───── EXCERPTED DATA ─────

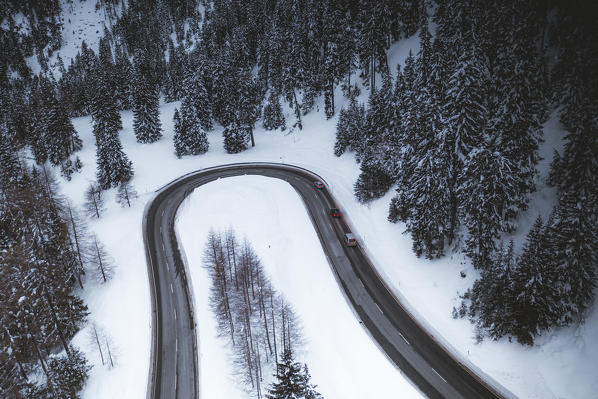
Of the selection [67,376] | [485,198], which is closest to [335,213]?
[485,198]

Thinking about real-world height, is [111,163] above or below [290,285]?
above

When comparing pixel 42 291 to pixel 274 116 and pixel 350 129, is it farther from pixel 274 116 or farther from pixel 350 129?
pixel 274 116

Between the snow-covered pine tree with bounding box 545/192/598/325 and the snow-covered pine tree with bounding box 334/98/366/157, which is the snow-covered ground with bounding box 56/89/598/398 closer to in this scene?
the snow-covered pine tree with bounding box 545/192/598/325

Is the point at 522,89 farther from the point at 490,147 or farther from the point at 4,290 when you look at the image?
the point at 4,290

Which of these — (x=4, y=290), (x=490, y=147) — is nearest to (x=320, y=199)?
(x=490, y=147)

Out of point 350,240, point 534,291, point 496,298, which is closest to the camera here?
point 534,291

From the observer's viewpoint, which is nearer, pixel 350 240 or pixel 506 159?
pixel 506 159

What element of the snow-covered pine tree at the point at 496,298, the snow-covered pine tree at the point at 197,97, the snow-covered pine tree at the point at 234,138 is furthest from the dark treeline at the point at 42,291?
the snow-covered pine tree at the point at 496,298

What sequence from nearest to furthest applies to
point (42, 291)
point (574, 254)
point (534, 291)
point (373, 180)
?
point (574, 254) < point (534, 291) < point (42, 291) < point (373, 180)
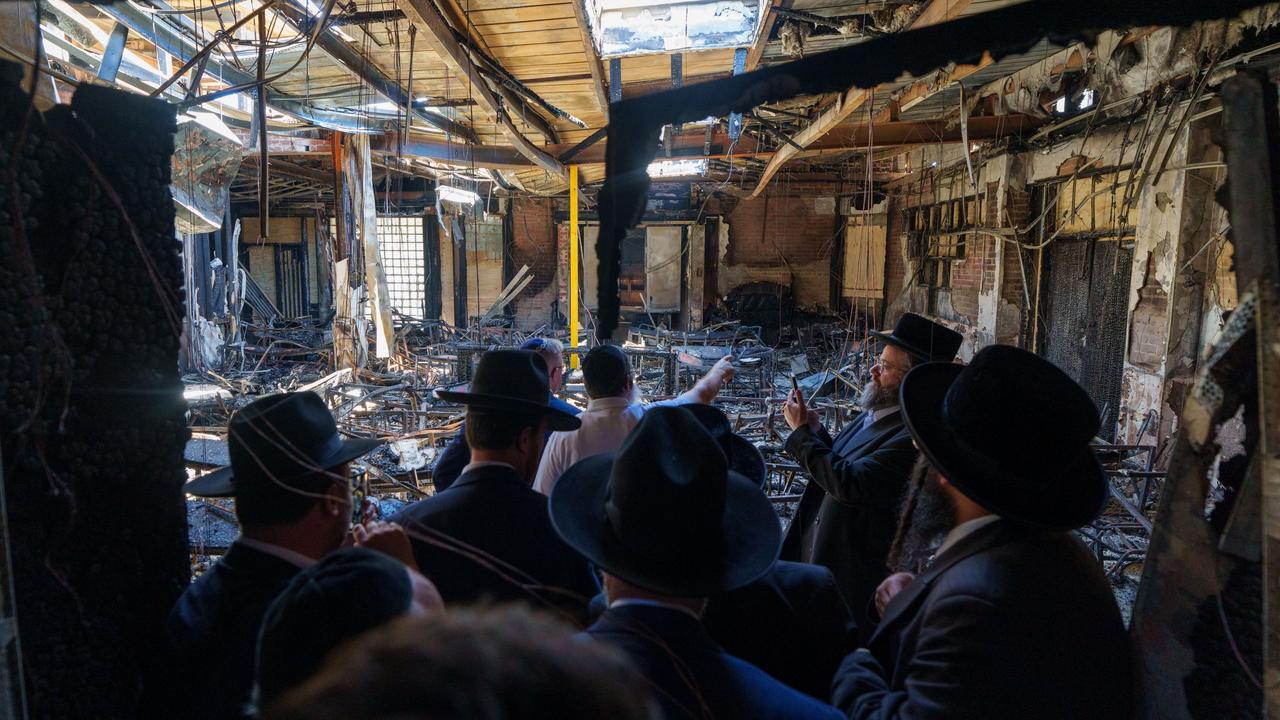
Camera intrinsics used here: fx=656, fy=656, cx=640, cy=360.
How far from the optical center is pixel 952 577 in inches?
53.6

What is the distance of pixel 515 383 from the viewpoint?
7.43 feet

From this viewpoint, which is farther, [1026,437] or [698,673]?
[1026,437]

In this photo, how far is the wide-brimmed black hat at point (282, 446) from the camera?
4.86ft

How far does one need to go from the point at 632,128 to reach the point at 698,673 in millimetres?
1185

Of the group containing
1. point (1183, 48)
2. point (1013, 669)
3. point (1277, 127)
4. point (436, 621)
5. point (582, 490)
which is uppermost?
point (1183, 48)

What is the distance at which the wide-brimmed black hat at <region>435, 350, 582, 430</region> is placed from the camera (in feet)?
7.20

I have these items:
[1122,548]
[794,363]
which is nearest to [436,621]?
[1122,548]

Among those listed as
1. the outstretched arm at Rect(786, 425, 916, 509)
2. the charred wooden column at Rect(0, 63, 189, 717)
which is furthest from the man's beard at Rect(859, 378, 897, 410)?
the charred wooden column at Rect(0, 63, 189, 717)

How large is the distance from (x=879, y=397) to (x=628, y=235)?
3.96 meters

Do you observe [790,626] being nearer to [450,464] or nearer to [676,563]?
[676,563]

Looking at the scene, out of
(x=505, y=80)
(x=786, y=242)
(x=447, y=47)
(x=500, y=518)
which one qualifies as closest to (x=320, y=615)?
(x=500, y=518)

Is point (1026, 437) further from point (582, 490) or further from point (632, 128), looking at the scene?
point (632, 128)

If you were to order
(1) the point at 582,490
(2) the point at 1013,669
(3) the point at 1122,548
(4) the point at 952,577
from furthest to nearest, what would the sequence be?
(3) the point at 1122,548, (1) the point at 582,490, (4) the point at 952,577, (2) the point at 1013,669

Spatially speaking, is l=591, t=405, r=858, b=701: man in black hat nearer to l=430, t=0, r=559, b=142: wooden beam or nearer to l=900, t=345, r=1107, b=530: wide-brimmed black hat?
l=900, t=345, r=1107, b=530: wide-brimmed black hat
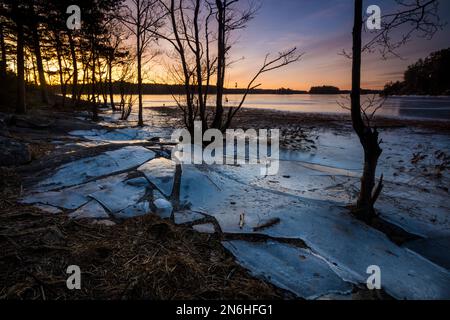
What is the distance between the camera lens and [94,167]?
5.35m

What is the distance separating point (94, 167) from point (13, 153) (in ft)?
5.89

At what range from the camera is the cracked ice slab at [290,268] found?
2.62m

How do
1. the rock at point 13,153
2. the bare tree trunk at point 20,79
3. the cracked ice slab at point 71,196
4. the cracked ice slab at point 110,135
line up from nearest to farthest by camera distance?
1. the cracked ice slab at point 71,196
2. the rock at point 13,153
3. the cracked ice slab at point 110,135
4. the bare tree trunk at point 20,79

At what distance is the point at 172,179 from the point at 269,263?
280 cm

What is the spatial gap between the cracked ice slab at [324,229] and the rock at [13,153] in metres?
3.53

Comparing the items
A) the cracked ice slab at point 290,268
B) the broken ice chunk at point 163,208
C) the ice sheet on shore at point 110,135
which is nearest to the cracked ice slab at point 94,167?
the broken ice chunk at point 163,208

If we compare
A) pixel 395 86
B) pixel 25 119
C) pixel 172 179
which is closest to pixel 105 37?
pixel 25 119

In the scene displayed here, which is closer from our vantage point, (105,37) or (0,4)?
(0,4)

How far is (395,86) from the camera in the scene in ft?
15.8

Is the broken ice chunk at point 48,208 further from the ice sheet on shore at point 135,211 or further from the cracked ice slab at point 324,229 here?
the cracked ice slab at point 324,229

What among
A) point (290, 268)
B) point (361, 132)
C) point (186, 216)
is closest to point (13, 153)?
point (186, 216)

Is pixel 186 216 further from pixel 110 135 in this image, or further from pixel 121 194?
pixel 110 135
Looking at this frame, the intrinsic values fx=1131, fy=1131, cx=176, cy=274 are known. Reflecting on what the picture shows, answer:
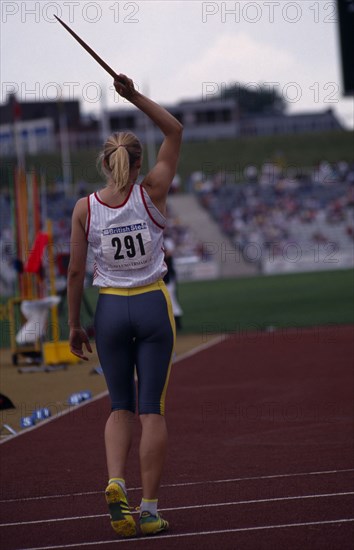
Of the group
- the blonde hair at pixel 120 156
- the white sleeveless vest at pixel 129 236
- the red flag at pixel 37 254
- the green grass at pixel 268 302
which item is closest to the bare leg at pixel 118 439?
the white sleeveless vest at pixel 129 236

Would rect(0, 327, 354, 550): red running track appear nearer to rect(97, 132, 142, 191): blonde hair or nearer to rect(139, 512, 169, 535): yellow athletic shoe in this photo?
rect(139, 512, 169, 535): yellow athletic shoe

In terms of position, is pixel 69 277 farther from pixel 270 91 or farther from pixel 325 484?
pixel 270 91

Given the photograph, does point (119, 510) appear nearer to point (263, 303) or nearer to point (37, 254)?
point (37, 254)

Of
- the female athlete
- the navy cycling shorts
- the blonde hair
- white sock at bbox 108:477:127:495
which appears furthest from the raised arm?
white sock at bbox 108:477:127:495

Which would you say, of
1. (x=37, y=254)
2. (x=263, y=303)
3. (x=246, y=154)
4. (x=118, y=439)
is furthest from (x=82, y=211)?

─────

**WHAT YOU SHOULD DO:** All lines from the one holding "Looking at this" to the end of the listing above need to be duplicated exactly. None of the pictures should be included.

**FINAL ANSWER:**
Looking at this frame, the intrinsic values fx=1131, fy=1131, cx=176, cy=274 are known. Reflecting on what the picture shows, answer:
Of the group
- the blonde hair at pixel 120 156
- the white sleeveless vest at pixel 129 236
- the red flag at pixel 37 254
- the green grass at pixel 268 302
which item is closest to the bare leg at pixel 118 439?
the white sleeveless vest at pixel 129 236

Would rect(0, 327, 354, 550): red running track appear nearer to rect(97, 132, 142, 191): blonde hair or nearer to rect(139, 512, 169, 535): yellow athletic shoe in this photo?
rect(139, 512, 169, 535): yellow athletic shoe

In terms of position, is pixel 69 277 farther from pixel 270 91 or farther from pixel 325 484?
pixel 270 91

Given the photograph, does point (119, 510) appear nearer to point (263, 303) or nearer to point (37, 254)?
point (37, 254)

Of
- the female athlete
- the navy cycling shorts
- the blonde hair
- white sock at bbox 108:477:127:495
which appears furthest from the raised arm?
white sock at bbox 108:477:127:495

Which would you say, of
1. (x=37, y=254)
2. (x=263, y=303)
3. (x=246, y=154)
4. (x=118, y=439)
is furthest from (x=82, y=211)?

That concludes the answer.